▶ _Document text_
+ + + +

By David Grace (Amazon PageDavid Grace Website)

In a simpler world, Non-Fungible Tokens (NFTs) would have been invented by a Wall-Street genius in a fit of caffeine-induced brilliance. It didn’t happen that way, but it would have been a much more interesting story if it had.

Why Non-Fungible Tokens (NFTs) Were Created

Here’s the deal:

  • Rich people have huge amounts of wealth that they need to do something with. They don’t want to simply park their money in a CD for one or two percent interest. They want an Investment Product, a vehicle that offers them the opportunity to get a 20%, 50% or an even greater return in a relatively short period of time.
  • On the other end of the equation are the brokers, the Auction Houses and Wall-Street Traders, who are always looking for a new Investment Product that they can sell.

Traders invented Exchange Traded Funds (ETFs), essentially, a new form of gambling instrument, to fill the void, but now those ETFs are old hat.

+ + + +

▶ _Supplied entries_
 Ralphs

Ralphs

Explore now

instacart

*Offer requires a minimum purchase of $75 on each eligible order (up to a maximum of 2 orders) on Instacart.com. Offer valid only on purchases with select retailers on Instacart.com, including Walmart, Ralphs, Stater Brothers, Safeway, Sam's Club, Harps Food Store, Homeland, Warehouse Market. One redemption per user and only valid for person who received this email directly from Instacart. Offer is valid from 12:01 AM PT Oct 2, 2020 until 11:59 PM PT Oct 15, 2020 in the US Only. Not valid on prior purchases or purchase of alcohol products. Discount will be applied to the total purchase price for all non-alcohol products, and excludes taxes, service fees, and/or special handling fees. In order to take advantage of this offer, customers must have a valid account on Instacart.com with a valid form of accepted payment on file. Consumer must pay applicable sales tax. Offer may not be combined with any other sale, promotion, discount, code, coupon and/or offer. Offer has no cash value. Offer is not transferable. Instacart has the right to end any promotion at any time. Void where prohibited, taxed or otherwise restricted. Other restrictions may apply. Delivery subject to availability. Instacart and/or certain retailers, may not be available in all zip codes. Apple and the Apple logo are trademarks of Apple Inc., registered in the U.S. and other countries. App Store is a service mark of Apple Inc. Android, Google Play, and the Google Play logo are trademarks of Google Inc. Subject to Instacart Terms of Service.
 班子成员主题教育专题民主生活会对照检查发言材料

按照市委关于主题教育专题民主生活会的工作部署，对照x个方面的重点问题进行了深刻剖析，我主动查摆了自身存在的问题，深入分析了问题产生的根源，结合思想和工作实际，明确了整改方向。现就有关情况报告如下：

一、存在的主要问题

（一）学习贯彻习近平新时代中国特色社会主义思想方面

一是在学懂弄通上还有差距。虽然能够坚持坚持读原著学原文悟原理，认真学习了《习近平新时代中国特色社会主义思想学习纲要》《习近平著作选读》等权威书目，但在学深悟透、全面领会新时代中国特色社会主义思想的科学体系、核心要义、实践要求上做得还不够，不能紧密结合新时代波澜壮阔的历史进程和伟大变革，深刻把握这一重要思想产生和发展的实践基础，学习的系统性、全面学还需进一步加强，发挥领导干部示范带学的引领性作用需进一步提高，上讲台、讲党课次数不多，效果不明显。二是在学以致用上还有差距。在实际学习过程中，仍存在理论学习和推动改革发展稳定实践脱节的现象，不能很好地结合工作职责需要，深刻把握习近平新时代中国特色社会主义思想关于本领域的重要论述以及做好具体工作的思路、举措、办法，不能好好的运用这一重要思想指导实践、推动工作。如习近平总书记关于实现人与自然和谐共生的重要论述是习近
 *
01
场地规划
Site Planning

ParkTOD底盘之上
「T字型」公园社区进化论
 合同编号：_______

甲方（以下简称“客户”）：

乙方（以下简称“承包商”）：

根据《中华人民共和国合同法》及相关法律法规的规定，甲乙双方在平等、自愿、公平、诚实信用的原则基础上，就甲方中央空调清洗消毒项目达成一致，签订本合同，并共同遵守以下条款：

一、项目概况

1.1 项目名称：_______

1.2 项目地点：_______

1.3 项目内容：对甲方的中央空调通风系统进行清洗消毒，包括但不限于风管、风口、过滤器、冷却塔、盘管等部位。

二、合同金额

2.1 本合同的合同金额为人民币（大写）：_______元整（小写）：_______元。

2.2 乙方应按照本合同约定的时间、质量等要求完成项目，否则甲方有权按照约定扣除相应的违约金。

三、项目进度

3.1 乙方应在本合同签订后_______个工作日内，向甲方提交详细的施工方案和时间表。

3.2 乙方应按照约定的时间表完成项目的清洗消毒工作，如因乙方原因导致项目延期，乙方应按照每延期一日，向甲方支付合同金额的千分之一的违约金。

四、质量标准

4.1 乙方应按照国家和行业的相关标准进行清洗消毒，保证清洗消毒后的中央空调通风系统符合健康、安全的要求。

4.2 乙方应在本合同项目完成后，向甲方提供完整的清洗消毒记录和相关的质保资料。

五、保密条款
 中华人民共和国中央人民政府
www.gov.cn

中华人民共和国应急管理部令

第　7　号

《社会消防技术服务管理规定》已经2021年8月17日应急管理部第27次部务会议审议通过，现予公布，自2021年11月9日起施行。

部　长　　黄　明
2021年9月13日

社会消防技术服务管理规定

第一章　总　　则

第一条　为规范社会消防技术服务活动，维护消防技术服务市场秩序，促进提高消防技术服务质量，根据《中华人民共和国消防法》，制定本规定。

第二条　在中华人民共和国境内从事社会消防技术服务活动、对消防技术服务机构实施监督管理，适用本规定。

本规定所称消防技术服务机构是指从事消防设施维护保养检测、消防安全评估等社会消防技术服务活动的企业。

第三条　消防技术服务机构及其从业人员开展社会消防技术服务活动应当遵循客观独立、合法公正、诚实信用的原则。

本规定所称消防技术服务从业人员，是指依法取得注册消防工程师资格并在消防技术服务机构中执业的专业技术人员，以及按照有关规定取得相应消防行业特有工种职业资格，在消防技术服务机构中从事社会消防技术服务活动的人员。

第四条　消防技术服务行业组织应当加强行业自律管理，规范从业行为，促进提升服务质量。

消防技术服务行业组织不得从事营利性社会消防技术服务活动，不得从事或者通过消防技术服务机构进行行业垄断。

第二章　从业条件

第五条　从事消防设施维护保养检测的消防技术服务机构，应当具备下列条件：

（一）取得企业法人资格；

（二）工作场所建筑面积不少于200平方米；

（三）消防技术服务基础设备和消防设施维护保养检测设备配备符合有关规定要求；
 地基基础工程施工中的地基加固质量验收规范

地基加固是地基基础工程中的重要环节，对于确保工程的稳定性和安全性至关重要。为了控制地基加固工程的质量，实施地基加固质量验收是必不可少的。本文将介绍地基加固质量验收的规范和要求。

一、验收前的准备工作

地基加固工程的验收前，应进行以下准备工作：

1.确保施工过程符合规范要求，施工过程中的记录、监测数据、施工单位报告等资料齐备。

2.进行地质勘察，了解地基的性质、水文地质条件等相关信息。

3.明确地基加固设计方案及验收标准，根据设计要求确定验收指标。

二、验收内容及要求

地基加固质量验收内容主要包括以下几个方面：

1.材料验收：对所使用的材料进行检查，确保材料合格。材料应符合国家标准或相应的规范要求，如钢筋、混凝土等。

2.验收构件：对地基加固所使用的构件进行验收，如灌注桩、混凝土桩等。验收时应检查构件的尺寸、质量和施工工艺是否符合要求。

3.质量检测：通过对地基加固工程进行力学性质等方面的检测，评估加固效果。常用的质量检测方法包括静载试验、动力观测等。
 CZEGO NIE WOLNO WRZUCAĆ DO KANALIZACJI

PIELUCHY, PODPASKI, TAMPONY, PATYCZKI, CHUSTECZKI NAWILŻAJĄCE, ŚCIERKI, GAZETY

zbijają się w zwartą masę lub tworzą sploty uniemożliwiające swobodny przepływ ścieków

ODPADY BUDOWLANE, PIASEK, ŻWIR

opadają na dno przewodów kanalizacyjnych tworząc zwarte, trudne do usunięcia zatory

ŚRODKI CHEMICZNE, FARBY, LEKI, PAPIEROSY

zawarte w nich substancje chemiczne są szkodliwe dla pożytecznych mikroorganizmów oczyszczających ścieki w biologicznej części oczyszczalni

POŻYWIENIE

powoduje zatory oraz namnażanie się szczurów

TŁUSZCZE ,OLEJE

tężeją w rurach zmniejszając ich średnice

+ + + +

▶ _Work instruction 1_
Can you copy the stretch of the NFT piece from "By David Grace" through "period of time." word for word?
▶ _Work instruction 2_
Can you write what comes next in the NFT piece, picking up after its last sentence?
The rows are separate material from the NFT piece.

▶ _Exercise answer 1_
By David Grace (Amazon PageDavid Grace Website)

In a simpler world, Non-Fungible Tokens (NFTs) would have been invented by a Wall-Street genius in a fit of caffeine-induced brilliance. It didn’t happen that way, but it would have been a much more interesting story if it had.

Why Non-Fungible Tokens (NFTs) Were Created

Here’s the deal:

  • Rich people have huge amounts of wealth that they need to do something with. They don’t want to simply park their money in a CD for one or two percent interest. They want an Investment Product, a vehicle that offers them the opportunity to get a 20%, 50% or an even greater return in a relatively short period of time.

▶ _Exercise answer 2_
NFTs Are A New Investment Product

NFTs are the latest Investment Product designed to give Wall Street something new to sell on one end and wealthy investors something that might quickly appreciate in value on the other.

But, let’s pretend that there actually was one, particular, unique, Wall-Street-Trader genius who invented NFTs. Let’s call him “Emerson Bling.”

How A Genius Might Have Invented NFTs

In this imaginary scenario, how might Bling have come up with the idea for the NFT?

First, he might have identified the types of investment Products:

  • Things that generate a cash flow to the investor

>>>Shares in profitable companies

>>>Bonds

>>>Interests in patents & copyrights

  • Things that are gambling instruments

>>>ETFs

>>>Shares in “hot” companies that are losing money

>>>Commodities

  • Physical things that have inherent value

>>>Land

>>>Houses

>>>Machinery

  • Physical things that have both uniqueness and celebrity

>>>Art

>>>Collectables

>>>Celebrity artifacts & possessions

In our fictional account, it was while Bling was half-listening to an episode of The Big Bang Theory and idly contemplating the recent auction for an obscure and very valuable Faberge Egg that two disparate notions collided in his brain with hypergolic results.

At the moment that Sheldon had just finished explaining Schrödinger’s cat to Penny, it all instantly came into focus inside Bling’s head.

Anything Locked Away Can Be Considered Simultaneously Both There & Not There

As long as the box is closed, the cat might be either dead or alive OR, Bling excitedly realized, as long as the box is closed, the cat might or might not actually still be in the box at all!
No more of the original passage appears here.